PAGE EXTRACT:

Assuming this list
nestedList = ["a", "b", [1, 2, 3], "c",[4, 5, 6, [100, 200, 300]], "d"]
I have a function that returns a position list for a nested list of arbitrary depth.
Examples:
[2, 1] -> "2"
[5] -> "d"
[4, 3, 2] -> "300"
As you can see it is not clear in the beginning how many levels of nesting there are.
Additional Problem
For list modifications I want to use the [:] or [4:] or [0:1] notations.
For a human its very easy to do: simply add as many index position as you need to.
nestedList[2][1]
nestedList[5]
nestedList[4][3][2]
nestedList[4][1:] = NewItem + nestedList[4][1:] #insert item
nestedList[2][1] = [] #remove item
However this approach does not lead anywhere since I had to append strings together and eval them later. Obvious nonsense :)
What is the best way to handle a nested list with an unknown number of index positions and still have the functionality to handle it like a normal list (read, modify, insert, remove)
I hope there is an answer to that.
P.S. the list must remain nested. Flattening is not an option.
I finally had some time to fiddle around with this. I got a little carried away. It's long, but I'm pasting it anyway. I added set_item
, insert
, delete
, find
, and find_left
methods, as well as some private methods to allow low-level manipulation that breaks the cursor abstraction. I also added a move_cursor
method that throws an IndexError
for index tuples that are out of range or point to a non-toplevel object.
Basically, it (should) be guaranteed that as long as you use public functions only, the cursor always points to a top-level object, and insertions and deletions all happen at the top level. From here, you should be able to safely implement __getitem__
, __setitem__
, __delitem__
, etc, and maybe even __getslice__
, __setslice__
.

DATASET RECORDS:
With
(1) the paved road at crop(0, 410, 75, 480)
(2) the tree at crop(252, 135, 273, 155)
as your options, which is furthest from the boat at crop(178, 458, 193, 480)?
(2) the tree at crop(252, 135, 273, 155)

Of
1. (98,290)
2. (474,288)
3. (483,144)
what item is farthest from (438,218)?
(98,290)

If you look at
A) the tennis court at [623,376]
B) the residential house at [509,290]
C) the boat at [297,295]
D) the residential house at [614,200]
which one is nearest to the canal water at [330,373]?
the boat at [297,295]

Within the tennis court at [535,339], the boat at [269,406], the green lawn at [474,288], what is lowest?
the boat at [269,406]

...

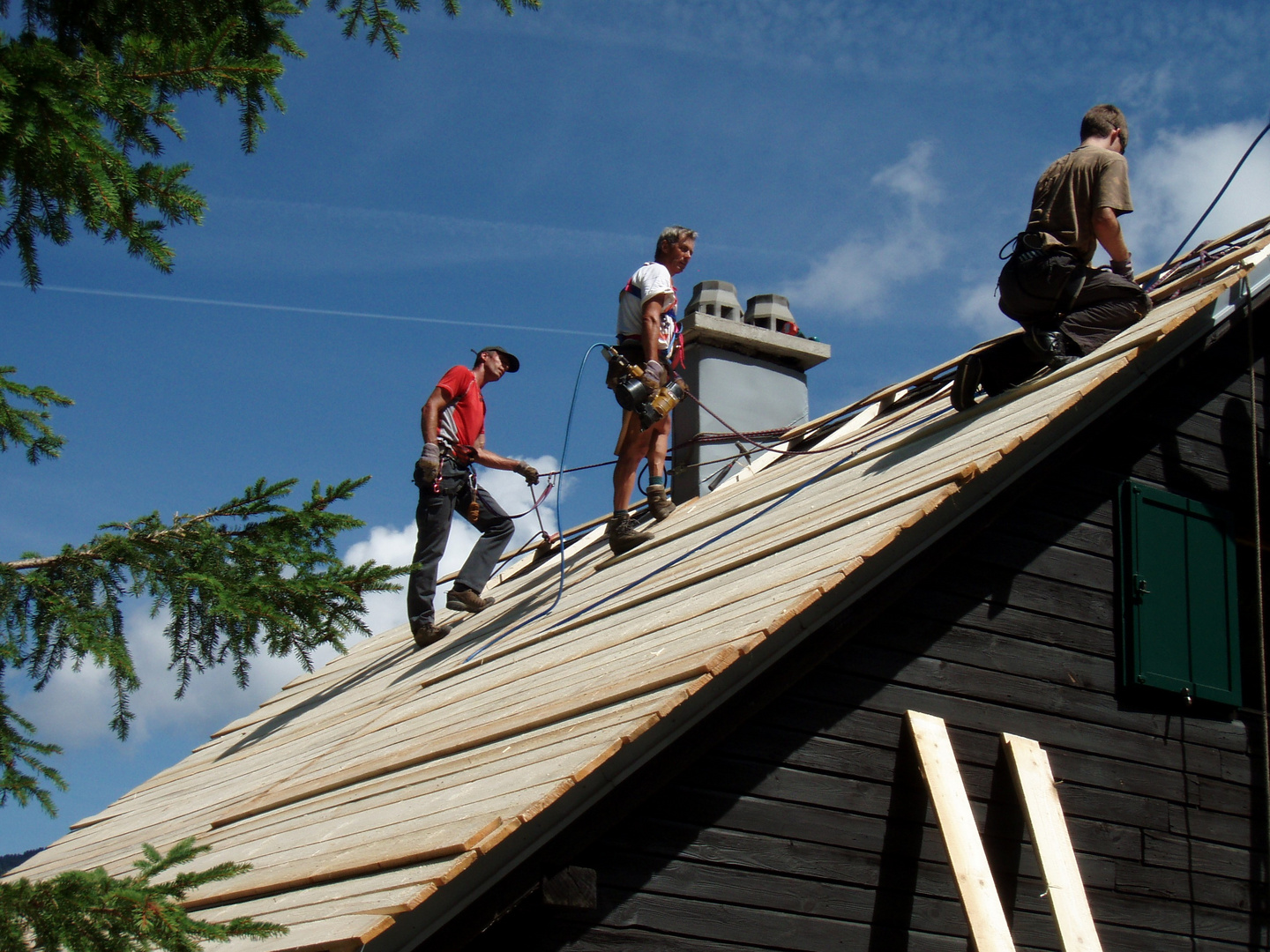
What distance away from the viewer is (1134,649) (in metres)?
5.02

==

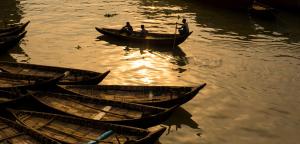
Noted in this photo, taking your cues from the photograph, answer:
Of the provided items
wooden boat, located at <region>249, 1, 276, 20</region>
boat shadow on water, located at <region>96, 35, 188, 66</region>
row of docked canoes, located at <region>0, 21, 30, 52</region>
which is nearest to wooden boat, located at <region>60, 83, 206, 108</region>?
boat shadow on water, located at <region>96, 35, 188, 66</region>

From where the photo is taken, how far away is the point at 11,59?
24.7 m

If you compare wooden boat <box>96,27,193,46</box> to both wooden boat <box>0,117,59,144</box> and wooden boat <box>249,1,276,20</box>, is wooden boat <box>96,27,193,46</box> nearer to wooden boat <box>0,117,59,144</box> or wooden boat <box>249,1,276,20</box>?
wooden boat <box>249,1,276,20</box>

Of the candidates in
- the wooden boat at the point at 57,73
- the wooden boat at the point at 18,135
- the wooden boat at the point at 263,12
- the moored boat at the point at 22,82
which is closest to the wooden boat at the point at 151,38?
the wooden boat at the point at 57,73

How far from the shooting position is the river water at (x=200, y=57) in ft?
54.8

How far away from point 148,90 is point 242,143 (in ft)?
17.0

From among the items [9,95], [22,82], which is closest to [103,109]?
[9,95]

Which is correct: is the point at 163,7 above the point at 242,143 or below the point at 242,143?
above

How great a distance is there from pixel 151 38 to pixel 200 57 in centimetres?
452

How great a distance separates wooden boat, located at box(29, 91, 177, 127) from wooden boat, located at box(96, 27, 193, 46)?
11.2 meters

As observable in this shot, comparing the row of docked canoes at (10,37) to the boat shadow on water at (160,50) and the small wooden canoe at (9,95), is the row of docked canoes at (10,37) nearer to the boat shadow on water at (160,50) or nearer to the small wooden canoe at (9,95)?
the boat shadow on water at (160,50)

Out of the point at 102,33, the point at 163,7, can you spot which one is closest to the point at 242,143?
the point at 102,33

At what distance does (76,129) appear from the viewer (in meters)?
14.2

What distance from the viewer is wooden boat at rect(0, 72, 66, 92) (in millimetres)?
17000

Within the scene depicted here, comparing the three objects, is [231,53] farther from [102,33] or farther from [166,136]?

DIRECTION:
Copy out the whole forum thread on indexing into nested lists, which appears above the rows, word for word.

THE COMPLETED TASK:
Assuming this list
nestedList = ["a", "b", [1, 2, 3], "c",[4, 5, 6, [100, 200, 300]], "d"]
I have a function that returns a position list for a nested list of arbitrary depth.
Examples:
[2, 1] -> "2"
[5] -> "d"
[4, 3, 2] -> "300"
As you can see it is not clear in the beginning how many levels of nesting there are.
Additional Problem
For list modifications I want to use the [:] or [4:] or [0:1] notations.
For a human its very easy to do: simply add as many index position as you need to.
nestedList[2][1]
nestedList[5]
nestedList[4][3][2]
nestedList[4][1:] = NewItem + nestedList[4][1:] #insert item
nestedList[2][1] = [] #remove item
However this approach does not lead anywhere since I had to append strings together and eval them later. Obvious nonsense :)
What is the best way to handle a nested list with an unknown number of index positions and still have the functionality to handle it like a normal list (read, modify, insert, remove)
I hope there is an answer to that.
P.S. the list must remain nested. Flattening is not an option.
I finally had some time to fiddle around with this. I got a little carried away. It's long, but I'm pasting it anyway. I added set_item
, insert
, delete
, find
, and find_left
methods, as well as some private methods to allow low-level manipulation that breaks the cursor abstraction. I also added a move_cursor
method that throws an IndexError
for index tuples that are out of range or point to a non-toplevel object.
Basically, it (should) be guaranteed that as long as you use public functions only, the cursor always points to a top-level object, and insertions and deletions all happen at the top level. From here, you should be able to safely implement __getitem__
, __setitem__
, __delitem__
, etc, and maybe even __getslice__
, __setslice__
.